Rare-earth luminescent complexes combine the useful luminescent properties of rare-earth ions with the high configurability of organic molecules. This allows their use in variety of applications. They can also for larger structures together with nanomaterials that have their own interesting optical properties. Together, this could be used to create so-called physically unclonable functions (PUFs), which are materials that have unique, inherent, and fingerprint-like physical properties that can be used for anti-counterfeiting measures.

Pingru Su, Yu Tang, Lanzhou University, China, and colleagues have developed a method for the electrostatic co-assembly of Ag nanoparticles (Ag-NPs) with positively charged Eu³⁺ complexes. The Eu³⁺ serve as an “ionic glue” binding to the negatively charged Ag-NPs. The resulting assembly Eu/Ag-NPs composite shows a boosted luminescent quantum yield and Raman signal intensities, and a modified luminescence lifetime compared with the “pure” Eu³⁺ complex via surface plasmon resonance effects.

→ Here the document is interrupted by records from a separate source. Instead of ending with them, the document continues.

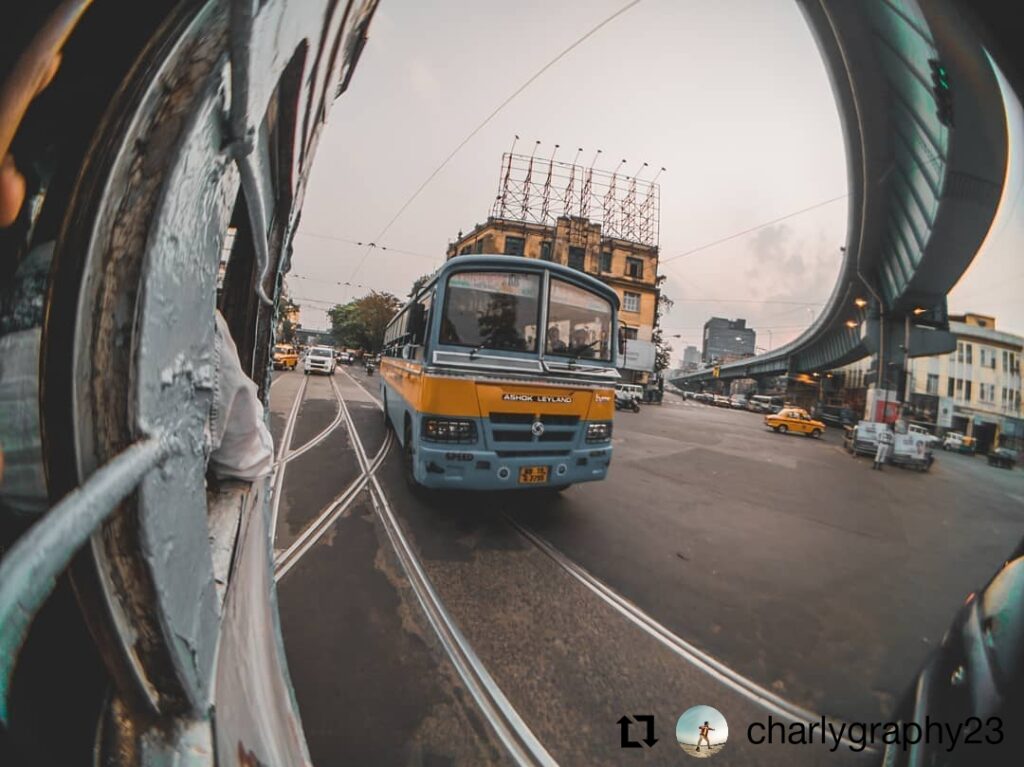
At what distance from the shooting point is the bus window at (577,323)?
4137mm

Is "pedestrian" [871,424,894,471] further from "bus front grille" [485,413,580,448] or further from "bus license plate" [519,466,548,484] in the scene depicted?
"bus license plate" [519,466,548,484]

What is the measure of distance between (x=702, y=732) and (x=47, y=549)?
2.47 meters

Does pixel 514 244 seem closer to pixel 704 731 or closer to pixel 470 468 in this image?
pixel 470 468

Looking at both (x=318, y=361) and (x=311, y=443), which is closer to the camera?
(x=311, y=443)

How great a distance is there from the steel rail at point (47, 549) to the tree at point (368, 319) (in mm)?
38826

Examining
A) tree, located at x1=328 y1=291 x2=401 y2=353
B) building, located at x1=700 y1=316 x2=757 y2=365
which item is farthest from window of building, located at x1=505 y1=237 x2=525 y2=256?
building, located at x1=700 y1=316 x2=757 y2=365

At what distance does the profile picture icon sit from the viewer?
171 cm

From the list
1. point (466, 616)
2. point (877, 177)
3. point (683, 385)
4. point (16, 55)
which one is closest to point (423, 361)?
point (466, 616)

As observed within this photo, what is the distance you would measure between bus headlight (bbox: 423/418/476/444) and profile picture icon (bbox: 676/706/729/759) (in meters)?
2.42

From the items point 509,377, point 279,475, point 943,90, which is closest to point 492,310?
A: point 509,377

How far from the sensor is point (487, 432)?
3.61 m

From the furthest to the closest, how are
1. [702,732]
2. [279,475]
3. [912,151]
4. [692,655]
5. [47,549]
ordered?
[912,151], [279,475], [692,655], [702,732], [47,549]

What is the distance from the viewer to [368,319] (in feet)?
135

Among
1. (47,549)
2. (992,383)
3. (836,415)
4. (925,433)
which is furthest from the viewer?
(836,415)
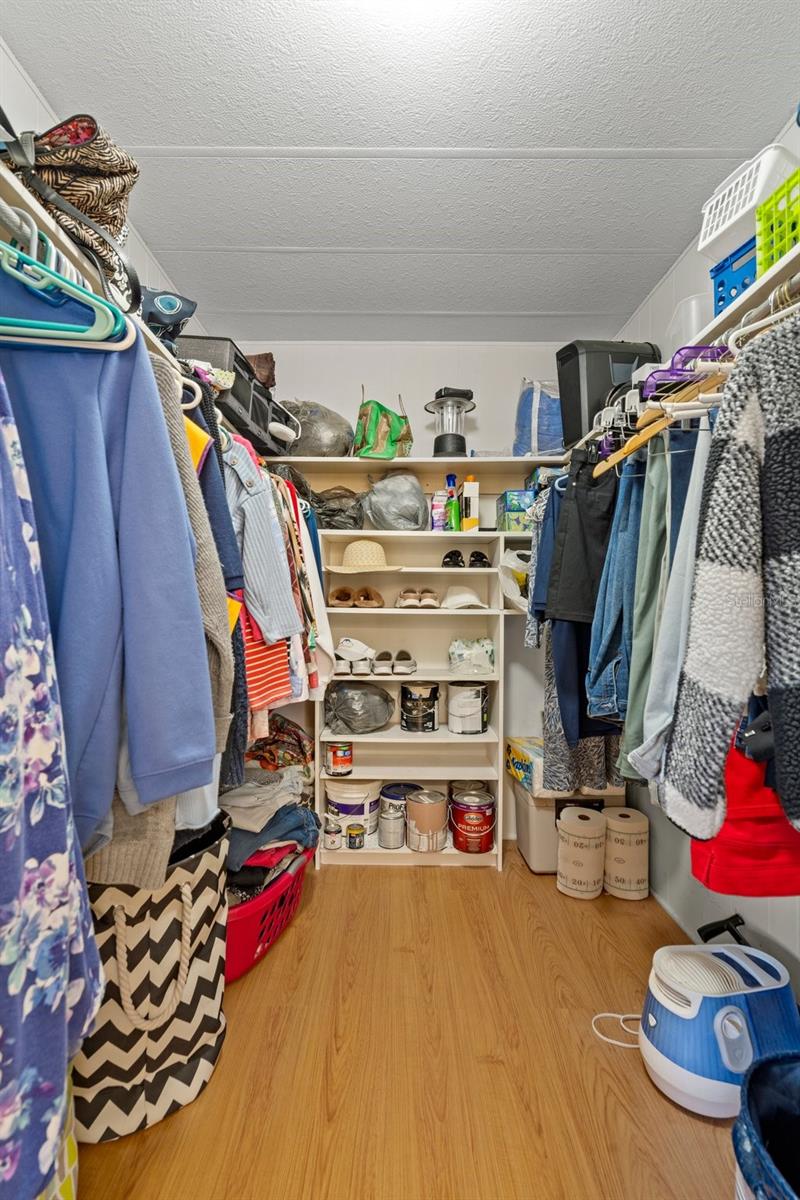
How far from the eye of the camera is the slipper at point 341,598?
267 centimetres

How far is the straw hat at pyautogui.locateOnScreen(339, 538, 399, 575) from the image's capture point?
2.51 meters

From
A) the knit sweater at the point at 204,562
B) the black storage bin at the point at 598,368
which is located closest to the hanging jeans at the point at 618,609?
the black storage bin at the point at 598,368

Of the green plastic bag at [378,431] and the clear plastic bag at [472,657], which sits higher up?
the green plastic bag at [378,431]

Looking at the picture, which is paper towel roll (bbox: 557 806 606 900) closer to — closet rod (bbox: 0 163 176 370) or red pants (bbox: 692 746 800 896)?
red pants (bbox: 692 746 800 896)

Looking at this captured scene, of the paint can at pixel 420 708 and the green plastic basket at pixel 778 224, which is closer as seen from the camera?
the green plastic basket at pixel 778 224

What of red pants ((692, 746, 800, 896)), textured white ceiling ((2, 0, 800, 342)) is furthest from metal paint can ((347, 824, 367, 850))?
textured white ceiling ((2, 0, 800, 342))

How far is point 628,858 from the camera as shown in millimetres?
2246

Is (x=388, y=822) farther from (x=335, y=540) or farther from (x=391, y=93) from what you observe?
(x=391, y=93)

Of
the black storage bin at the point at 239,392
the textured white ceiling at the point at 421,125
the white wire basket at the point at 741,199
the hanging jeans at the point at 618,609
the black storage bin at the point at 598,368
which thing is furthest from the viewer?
the black storage bin at the point at 598,368

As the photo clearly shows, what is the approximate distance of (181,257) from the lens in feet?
7.06

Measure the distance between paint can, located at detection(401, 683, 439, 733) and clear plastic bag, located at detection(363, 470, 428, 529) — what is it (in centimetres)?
75

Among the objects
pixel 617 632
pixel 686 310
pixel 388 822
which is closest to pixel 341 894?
pixel 388 822

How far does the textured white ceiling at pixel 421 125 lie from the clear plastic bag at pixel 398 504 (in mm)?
804

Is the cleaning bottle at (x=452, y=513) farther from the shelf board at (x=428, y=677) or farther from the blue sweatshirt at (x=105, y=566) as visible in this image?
the blue sweatshirt at (x=105, y=566)
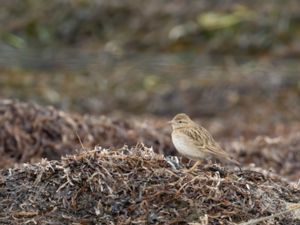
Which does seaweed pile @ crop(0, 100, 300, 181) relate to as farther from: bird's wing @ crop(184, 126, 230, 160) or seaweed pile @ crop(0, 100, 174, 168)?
bird's wing @ crop(184, 126, 230, 160)

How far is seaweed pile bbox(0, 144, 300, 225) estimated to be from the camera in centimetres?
718

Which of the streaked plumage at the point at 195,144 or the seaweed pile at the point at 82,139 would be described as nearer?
the streaked plumage at the point at 195,144

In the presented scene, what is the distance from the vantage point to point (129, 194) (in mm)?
7332

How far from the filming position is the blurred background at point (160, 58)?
62.4 ft

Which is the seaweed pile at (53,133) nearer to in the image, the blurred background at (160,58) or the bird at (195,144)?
the bird at (195,144)

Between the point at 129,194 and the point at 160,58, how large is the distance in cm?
1489

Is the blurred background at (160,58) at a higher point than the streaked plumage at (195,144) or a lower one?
higher

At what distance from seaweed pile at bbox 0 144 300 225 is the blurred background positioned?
29.5 ft

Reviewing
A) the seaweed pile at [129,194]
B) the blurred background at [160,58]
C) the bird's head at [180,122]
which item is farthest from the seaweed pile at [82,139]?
the seaweed pile at [129,194]

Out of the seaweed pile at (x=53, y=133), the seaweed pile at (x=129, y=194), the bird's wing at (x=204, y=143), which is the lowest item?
the seaweed pile at (x=129, y=194)

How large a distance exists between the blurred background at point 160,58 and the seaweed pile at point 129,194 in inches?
354

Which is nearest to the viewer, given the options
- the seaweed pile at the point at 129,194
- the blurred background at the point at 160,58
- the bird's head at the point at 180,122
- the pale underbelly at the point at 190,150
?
the seaweed pile at the point at 129,194

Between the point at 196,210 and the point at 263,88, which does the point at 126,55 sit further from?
the point at 196,210

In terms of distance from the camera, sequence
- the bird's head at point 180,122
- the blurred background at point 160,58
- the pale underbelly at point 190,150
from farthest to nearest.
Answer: the blurred background at point 160,58 → the bird's head at point 180,122 → the pale underbelly at point 190,150
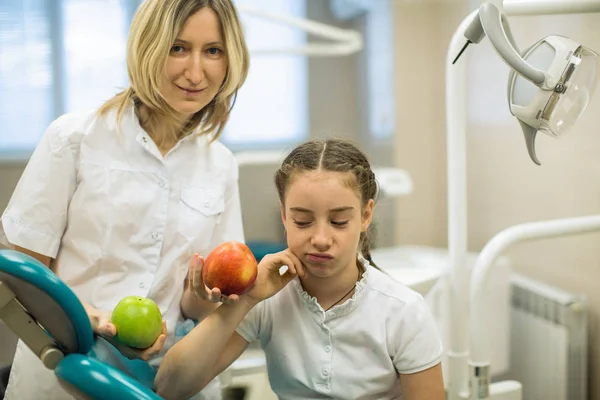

By drop-coating a dispersion of Eu/Ag-NPs onto substrates, the team created a new type of PUF label. This label allows for the quick retrieval of authentication codes using confocal Raman, fluorescence, and lifetime imaging. It supports the customization and integration of multiple authentication keys, enhancing anti-counterfeiting security.

• Electrostatic Self‐Assembly of Ag‐NPs Mediated by Eu³⁺ Complexes for Physically Unclonable Function Labels,
  Yao Kou, Yanan Guo, Lijuan Liang, Xue Li, Yifan Wang, Pingru Su, Chun‐Hua Yan, Yu Tang,
  Aggregate 2024.
  https://doi.org/10.1002/agt2.701